The report argued companies
should improve their use of technology in risk management, consider increasing
the frequency of assessments and embed those practices within all levels of
company operations.
"In short, risk assessment
and management
techniques should advance at a rate equal to or greater than the underlying
business," the report said.
Companies surveyed by Deloitte
and MAPI identified cyber security as the biggest IT risk three years from now,
with product design and development innovation as the top business risk over
that span. The report said companies should utilize cyber security controls,
but that they should also increase their insight into potential threats and how
to appropriately respond to them.
They study also noted that 93
percent of companies indicated oversight of their risk management rested with
the full board or an audit committee, and suggested that "given the rising
complexity facing most manufacturing
organizations ... it may be time to give risk management a clear
subcommittee."
The involvement of a
committee, meanwhile, could result in such panels becoming increasingly involved
in day-to-day operations. The report called for a "proper executive
champion" for that role, potentially including the creation of a chief
risk officer.
Improved risk management and
audit practices, meanwhile, could also help create a more resilient supply
chain, as well as improve employee recruitment and retention amid ongoing
concerns about a manufacturing skills gap.
Although improving risk
management practices wouldn't dramatically alter a company’s bottom line, the
report said the potential benefit to competitive advantages and shareholder
confidence "will naturally make its way into earnings."
"Organizations should
establish a risk assessment program that fits into its unique culture and
risks," said MAPI deputy general counsel Les Miller. "Since change is
constant and can occur suddenly, ongoing efforts to enhance the sophistication
and variety of risk assessment techniques are needed."
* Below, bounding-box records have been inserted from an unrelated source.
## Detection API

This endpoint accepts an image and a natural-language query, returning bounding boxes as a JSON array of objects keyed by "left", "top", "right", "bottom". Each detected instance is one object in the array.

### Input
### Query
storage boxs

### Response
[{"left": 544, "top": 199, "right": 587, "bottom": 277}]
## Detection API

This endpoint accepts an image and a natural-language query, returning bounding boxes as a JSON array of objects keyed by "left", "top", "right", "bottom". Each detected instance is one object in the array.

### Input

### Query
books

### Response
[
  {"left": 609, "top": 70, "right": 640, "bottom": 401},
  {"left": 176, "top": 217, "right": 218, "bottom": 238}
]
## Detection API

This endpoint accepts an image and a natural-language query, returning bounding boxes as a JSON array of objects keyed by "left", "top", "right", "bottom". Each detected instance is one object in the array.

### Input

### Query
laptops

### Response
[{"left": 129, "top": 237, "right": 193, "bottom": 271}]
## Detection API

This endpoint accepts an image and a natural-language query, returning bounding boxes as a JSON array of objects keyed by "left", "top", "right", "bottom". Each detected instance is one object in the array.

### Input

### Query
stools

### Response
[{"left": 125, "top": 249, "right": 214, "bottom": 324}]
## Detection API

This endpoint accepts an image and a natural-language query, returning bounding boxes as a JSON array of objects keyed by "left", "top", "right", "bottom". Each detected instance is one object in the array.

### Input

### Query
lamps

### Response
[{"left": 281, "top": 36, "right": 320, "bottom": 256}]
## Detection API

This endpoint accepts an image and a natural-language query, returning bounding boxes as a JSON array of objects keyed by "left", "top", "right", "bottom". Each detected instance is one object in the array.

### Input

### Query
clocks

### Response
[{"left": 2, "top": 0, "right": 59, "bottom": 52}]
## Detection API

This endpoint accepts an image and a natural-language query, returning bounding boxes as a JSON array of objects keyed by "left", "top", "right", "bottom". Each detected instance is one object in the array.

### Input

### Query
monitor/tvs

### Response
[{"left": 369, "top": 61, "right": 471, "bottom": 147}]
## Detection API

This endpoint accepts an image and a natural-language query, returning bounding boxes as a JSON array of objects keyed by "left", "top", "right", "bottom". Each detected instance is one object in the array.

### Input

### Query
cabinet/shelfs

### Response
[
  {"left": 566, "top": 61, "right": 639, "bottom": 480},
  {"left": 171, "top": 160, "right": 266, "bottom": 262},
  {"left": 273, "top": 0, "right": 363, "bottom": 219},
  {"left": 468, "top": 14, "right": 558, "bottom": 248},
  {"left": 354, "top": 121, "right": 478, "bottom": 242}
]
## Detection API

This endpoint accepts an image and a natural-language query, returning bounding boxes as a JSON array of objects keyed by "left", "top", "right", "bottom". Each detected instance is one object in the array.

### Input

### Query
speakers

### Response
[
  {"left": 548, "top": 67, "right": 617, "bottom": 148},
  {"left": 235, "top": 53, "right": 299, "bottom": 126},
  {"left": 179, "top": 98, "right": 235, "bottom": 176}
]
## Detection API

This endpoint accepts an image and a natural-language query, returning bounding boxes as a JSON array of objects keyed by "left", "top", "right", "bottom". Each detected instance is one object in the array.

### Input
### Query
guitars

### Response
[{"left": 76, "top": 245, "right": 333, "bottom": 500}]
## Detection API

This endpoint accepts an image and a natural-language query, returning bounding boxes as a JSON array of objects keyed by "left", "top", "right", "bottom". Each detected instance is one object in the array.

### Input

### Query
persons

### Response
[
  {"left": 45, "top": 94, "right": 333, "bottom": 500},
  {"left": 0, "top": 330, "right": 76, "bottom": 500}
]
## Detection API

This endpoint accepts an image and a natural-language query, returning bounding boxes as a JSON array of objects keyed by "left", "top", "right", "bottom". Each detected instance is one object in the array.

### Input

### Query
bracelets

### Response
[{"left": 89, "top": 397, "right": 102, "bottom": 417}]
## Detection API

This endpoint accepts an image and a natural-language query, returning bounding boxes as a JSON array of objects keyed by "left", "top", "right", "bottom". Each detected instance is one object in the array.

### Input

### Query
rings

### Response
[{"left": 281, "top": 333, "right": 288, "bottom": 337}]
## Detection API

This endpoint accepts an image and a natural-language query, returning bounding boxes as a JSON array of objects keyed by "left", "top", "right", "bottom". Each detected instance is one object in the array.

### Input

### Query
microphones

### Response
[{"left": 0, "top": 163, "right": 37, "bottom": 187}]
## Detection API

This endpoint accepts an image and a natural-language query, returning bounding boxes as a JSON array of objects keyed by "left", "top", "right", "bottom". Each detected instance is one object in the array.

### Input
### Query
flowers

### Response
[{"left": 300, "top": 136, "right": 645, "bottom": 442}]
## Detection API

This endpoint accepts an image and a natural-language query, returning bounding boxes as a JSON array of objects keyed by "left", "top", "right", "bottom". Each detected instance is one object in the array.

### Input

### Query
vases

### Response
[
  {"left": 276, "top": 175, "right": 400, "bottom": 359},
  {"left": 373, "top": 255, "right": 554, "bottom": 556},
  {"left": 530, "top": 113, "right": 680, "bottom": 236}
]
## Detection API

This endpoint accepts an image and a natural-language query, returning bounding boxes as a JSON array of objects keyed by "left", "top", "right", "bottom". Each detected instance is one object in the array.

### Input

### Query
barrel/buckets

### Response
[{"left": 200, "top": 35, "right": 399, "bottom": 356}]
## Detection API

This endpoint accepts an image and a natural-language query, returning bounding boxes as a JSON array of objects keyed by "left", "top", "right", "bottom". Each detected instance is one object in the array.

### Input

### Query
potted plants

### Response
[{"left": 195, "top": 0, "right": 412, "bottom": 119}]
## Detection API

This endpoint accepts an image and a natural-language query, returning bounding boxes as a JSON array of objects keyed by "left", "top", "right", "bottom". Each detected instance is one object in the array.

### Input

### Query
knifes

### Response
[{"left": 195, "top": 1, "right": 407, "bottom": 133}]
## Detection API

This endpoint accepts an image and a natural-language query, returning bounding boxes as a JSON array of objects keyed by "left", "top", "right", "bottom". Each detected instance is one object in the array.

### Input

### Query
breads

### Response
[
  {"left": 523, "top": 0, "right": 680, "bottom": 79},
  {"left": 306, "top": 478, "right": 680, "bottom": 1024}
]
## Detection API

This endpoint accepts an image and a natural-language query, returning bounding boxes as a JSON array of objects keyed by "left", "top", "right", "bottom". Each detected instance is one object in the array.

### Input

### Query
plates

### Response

The study conducted an online
poll of 68 members of MAPI's Internal Audit and Risk Management Councils in June
of 2014. The respondents ranged from less than $1 billion in annual revenue to
more than $25 billion; the majority ranged between $1 billion and $10 billion.
The risk management rested with the full board or an audit committee and suggested that given the rising complexity proper executive champion for that role potentially including the creation of a chief risk officer so safe working to avoided accident nice article in related information post!.